Wednesday, August 7, 2013

Banking Terms - Set 2 (Check 21 Act, Warrants, Capital Gains Distribution, Derivatives, Odd Lot)

Odd Lot

An odd lot tender is an offer to shareholders with odd lots, to sell those shares at a given price. Odd lot offer is usually for Tenders where in Firm will be purchasing back their shares in market from holders who hold very less numbers of shares, usually Odd lots are considered to be anything less than the standard 100 shares for stocks.

E.g. If the board lot is for 100 and a shareholder holds 150 shares, an odd lot tender will give the shareholder to dispose of 50 shares at a given price. When the odd lot is announced by the concerned organization the above shareholder will be able to place his bid for those 50 shares which he holds other than the standard 100s group.

Derivatives

A financial instrument whose characteristic/value depends upon the characteristics/value of an underlying security, which can be of any kind like currency, bond, equity (or) commodity. Investors may purchase or sell derivatives in order to manage the risk associated with the underlying security, as a means to safeguard against fluctuations in value. It’s a kind of high risk technique and complicated too.

E.g. a FOREIGN investor buying shares of a company may be exposed to exchange rate risk [currency exchange] so, to hedge this risk, investors will usually purchase currency futures to lock in a specified exchange rate for the future stock sale and currency conversion back to his home country's.

Capital Gains Distribution

The Corporate event pays shareholders an amount in cash issued from the Capital account. There is no reduction to the face value of a single share (or the share has no par value). The number of circulating shares remains unchanged. Many funds allow automatic reinvestment of capital gains instead of distribution. Capital gains distributions will be taxed, as capital gains to the person receiving the distribution.

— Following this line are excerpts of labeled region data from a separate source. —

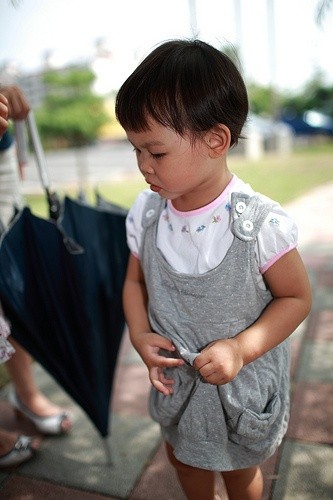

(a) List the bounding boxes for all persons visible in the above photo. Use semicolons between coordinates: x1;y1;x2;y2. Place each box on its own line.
1;73;74;471
112;37;311;498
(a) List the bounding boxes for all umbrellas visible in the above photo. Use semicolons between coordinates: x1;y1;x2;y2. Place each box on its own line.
1;89;146;470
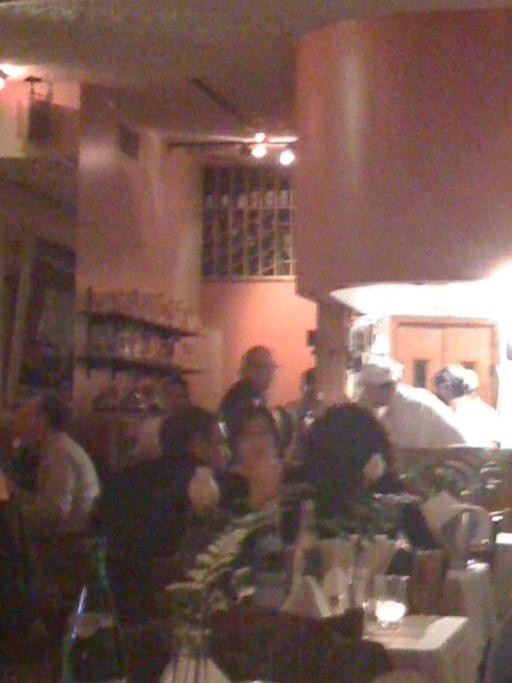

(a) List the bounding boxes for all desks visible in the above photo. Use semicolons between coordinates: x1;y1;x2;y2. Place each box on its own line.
159;503;512;683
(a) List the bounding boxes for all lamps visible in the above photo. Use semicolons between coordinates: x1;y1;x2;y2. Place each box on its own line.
170;141;297;166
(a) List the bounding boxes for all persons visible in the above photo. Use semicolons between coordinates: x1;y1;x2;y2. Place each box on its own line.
2;342;510;681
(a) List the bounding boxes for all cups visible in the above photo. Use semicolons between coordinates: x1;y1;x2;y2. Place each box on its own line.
372;574;409;629
455;511;489;556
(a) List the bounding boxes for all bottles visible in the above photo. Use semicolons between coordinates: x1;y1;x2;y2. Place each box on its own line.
61;534;126;683
292;500;325;583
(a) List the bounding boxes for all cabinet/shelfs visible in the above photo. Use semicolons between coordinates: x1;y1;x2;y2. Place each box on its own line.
80;309;204;378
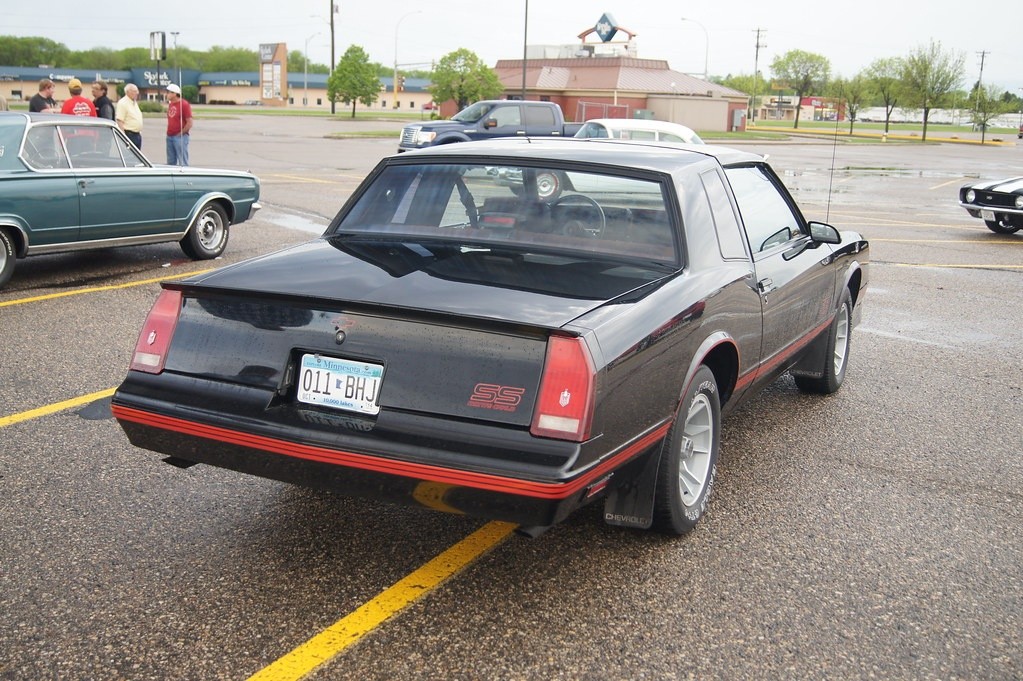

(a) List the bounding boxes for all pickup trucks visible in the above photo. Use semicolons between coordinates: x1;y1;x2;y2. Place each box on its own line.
395;100;628;179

E.g. Capital gains distribution occurs when a mutual fund manager liquidates underlying positions that have made gains since they were added to the fund.       

Warrants

Warrants are the securities that give an entitlement for the holder to purchase shares in a specific company at a set price, at a future date. A Shareholder willing to exercise Warrants will pay the exercise price [price at which a warrant holder can purchase/sell the underlying securities] to receive new share(s) for every Warrant held. As a holder of Warrants, the shareholder would hope that the price of the share rises above the exercise price so that he/she can buy the shares for less than the market price.

E.g. if Company A issues bonds with warrants attached, each bondholder will get a $1,000 face-value bond and the right to purchase 100 shares of Company A at $20 per share over the next five years.       

The Check Clearing for the 21st Century Act - Check 21 Act 

The law facilitates check truncation by creating a new negotiable instrument called a substitute check, which permits banks to truncate original checks, to process check information electronically, and to deliver substitute checks to banks that want to continue receiving paper checks. The law does not require banks to accept checks in electronic form nor does it require banks to use the new authority granted by the Act to create substitute checks. Check 21 is designed to foster innovation in the payments system and to enhance its efficiency by reducing some of the legal impediments to check truncation.